Gold heads for weekly decline as strong dollar tempers safe-haven demand

Gold prices moved slightly higher on Friday but remained on track for a weekly drop, as a stronger U.S. dollar and rising Treasury yields offset the metal’s traditional appeal as a safe haven despite ongoing tensions in the Middle East.

At 04:35 ET (09:35 GMT), spot gold rose 0.4% to $5,101.35 per ounce, while gold futures gained 0.6% to $5,110.14 per ounce.

Even with Friday’s modest rebound, bullion was poised to fall by more than 3% over the week, pressured by the dollar’s recent strength and fading expectations that the Federal Reserve will cut interest rates in the near term.

Iran conflict keeps investors cautious

The Middle East conflict entered its seventh day on Friday with no clear indication that hostilities are easing, keeping global financial markets unsettled.

Military tensions involving the United States, Israel and Iran have intensified in recent days, with missile launches and retaliatory strikes spreading across the region and raising concerns about potential disruptions to global energy supply.

U.S. President Donald Trump said he wanted a role in deciding Iran’s next leader once the war ends, remarks that underscored heightened uncertainty over the region’s political future.

Gold often benefits from geopolitical instability and a lower interest rate environment. However, the metal has struggled to build sustained gains this week as higher bond yields and a stronger dollar reduced investor appetite.

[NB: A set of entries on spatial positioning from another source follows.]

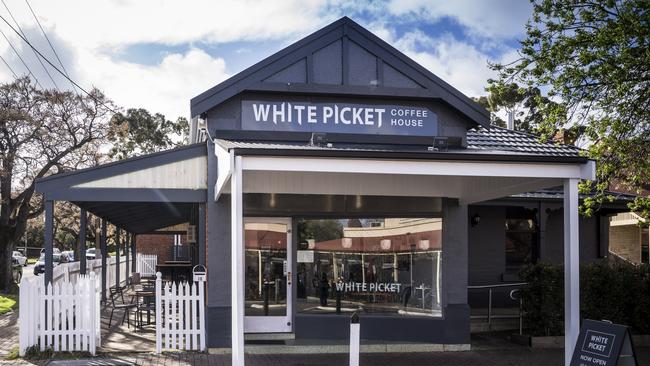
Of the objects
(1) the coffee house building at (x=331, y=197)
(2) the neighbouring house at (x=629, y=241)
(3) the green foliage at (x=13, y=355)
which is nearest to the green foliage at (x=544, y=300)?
(1) the coffee house building at (x=331, y=197)

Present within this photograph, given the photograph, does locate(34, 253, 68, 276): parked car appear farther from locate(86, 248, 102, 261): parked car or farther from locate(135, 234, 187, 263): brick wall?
locate(135, 234, 187, 263): brick wall

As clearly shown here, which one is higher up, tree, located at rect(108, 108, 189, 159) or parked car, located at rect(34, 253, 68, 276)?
tree, located at rect(108, 108, 189, 159)

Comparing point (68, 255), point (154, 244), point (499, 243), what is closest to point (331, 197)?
point (499, 243)

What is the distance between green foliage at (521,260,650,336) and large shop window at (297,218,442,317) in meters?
1.93

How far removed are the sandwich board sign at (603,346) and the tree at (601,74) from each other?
437 centimetres

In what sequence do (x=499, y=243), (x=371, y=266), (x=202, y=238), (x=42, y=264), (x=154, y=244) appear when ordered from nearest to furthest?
(x=202, y=238)
(x=371, y=266)
(x=499, y=243)
(x=42, y=264)
(x=154, y=244)

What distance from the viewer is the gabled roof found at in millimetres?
11938

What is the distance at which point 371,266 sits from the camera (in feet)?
42.3

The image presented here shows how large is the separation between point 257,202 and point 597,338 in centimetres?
625

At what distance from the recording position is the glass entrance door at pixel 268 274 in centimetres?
1254

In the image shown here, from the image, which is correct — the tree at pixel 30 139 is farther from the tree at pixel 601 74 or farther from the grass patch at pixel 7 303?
the tree at pixel 601 74

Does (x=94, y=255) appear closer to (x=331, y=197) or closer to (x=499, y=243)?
(x=499, y=243)

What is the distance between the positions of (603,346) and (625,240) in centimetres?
2780

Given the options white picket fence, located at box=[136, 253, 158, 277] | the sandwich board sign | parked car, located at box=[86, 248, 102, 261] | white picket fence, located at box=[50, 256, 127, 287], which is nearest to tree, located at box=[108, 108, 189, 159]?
parked car, located at box=[86, 248, 102, 261]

Dollar strength and policy outlook cap gains

The U.S. Dollar Index is heading toward a weekly rise of around 1.5%.

Oil prices, meanwhile, are set to climb more than 18% this week as the conflict threatens key energy infrastructure and shipping lanes in the Gulf. The surge in crude has renewed concerns about a fresh wave of global inflation.

This development has complicated the outlook for central banks, including the U.S. Federal Reserve. Higher energy costs tend to feed into broader inflation, potentially making policymakers more cautious about lowering interest rates in the near future.

Investors are now awaiting the U.S. February nonfarm payrolls report later on Friday, which may provide further clues about the strength of the labor market and the likely path of monetary policy.

A stronger-than-expected result could reinforce the view that the Federal Reserve has room to postpone any interest rate cuts.

LME copper inventories climb sharply

Among other precious metals, silver rose 1.9% to $83.778 per ounce, while platinum added 0.8% to $2,147.35 per ounce.

Benchmark copper futures on the London Metal Exchange slipped 0.1% to $12,919.00 per ton, while U.S. copper futures increased 0.4% to $5.8320 per pound.

Copper inventories tracked by the LME surged nearly 8% on Thursday, reaching their highest level in 16 months.

“The inventory build reflects strong inflows into LME warehouses, driven by shifting regional pricing incentives. LME copper has been trading at only a narrow premium to Comex, reversing last year’s structure that encouraged metal to flow into US warehouses. As these pricing signals normalise, metal is increasingly being redirected back into global exchange stocks,” said analysts at ING, in a note.

“The inventory surge creates a tougher near term backdrop for prices,” ING added.